Reproduza, sem mudar nada, o trecho do texto sobre o contrato de depósito que começa em "Art. 632. Se" e segue até "sem consentimento daquele.".

TEXTO DO DOCUMENTO:
┌──
Em regra, conclui Marco Túlio de Carvalho Rocha, o depósito é feito e devolvido no mesmo lugar. Se houver determinação para que seja a coisa transportada a outro lugar para a entrega, as despesas de transporte correm por conta do depositante, salvo estipulação em sentido contrário. (Marco Túlio de Carvalho Rocha apud Direito.com acesso em 27.11.2019, corrigido e aplicadas as devidas atualizações VD).

Art. 632. Se a coisa houver sido depositada no interesse de terceiro, e o depositário tiver sido cientificado deste fato pelo depositante, não poderá ele exonerar-se restituindo a coisa a este, sem consentimento daquele.

Na cartilha de Nelson Rosenvald, a exemplo do que ocorre com a estipulação em favor de terceiros (CC 436 e 438), é facultado ao depositante efetuar a entrega da coisa ao depositário no interesse de terceiros e não em proveito próprio. Temos aqui uma espécie de derrogação do princípio da relatividade contratual, pois o depositário assumirá obrigações perante uma pessoa que não integrou a relação negocial. A hipótese será vista com nitidez nos casos em que o depositante se apresenta como um administrador de bens alheios, cientificando o depositário da sua condição.

A norma é clara ao impor ao depositário a obrigação de obter o consentimento do terceiro, mesmo quando pretenda restituir o bem ao depositante. A falta de autorização impõe a obrigação do depositário de indenizar o terceiro. a não ser que o depositante se reserve o direito potestativo de substituí-lo, independentemente de sua anuência ou do depositário (CC 438). (ROSENVALD Nelson, apud Código Civil Comentado: Doutrina e Jurisprudência: Lei n. 10.406, de 10.02.2002. Coord. Cezar Peluso – Vários autores. 4ª ed. rev. e atual., p. 661 - Barueri, SP: Manole, 2010. Acesso 27/11/2019. Revista e atualizada nesta data por VD).
└──
DADOS FORNECIDOS:
┌──
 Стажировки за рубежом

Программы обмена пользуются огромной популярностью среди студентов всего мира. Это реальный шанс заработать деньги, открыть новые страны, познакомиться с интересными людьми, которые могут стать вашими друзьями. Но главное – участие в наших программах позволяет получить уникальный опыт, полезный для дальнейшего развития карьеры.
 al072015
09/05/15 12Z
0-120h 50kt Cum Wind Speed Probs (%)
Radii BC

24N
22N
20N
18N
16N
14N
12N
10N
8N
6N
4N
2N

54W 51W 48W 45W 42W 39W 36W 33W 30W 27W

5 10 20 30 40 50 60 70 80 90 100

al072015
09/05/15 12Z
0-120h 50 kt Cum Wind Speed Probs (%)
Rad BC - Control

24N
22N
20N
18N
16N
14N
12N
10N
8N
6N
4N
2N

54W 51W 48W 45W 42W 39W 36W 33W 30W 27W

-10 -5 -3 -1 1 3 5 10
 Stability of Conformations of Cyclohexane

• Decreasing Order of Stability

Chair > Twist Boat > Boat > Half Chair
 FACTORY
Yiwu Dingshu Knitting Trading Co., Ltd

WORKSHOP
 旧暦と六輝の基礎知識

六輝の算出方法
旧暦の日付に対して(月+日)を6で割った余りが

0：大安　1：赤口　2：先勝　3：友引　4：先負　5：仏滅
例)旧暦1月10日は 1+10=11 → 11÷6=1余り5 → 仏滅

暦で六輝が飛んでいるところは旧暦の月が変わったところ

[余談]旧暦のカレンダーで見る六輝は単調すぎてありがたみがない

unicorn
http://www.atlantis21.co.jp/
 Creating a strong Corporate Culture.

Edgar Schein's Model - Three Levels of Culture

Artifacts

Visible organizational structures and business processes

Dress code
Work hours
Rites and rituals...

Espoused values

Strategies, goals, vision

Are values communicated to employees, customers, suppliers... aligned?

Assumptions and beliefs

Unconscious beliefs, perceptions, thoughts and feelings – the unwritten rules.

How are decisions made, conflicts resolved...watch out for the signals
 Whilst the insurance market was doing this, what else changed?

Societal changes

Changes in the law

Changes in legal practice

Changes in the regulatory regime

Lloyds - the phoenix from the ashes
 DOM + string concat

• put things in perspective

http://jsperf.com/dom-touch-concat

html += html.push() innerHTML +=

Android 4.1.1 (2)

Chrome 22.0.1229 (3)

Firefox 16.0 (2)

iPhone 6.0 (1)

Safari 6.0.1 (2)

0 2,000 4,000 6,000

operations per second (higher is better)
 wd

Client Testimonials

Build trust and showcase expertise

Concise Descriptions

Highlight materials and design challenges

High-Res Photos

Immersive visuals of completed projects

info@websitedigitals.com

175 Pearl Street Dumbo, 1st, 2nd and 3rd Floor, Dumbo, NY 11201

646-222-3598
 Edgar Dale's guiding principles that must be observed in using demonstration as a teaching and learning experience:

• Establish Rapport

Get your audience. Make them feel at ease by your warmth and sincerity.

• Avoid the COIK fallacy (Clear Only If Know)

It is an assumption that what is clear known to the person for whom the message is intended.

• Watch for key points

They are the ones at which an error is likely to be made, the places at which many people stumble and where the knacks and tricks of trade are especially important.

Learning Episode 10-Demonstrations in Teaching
└──
SOLUÇÃO:
Art. 632. Se a coisa houver sido depositada no interesse de terceiro, e o depositário tiver sido cientificado deste fato pelo depositante, não poderá ele exonerar-se restituindo a coisa a este, sem consentimento daquele.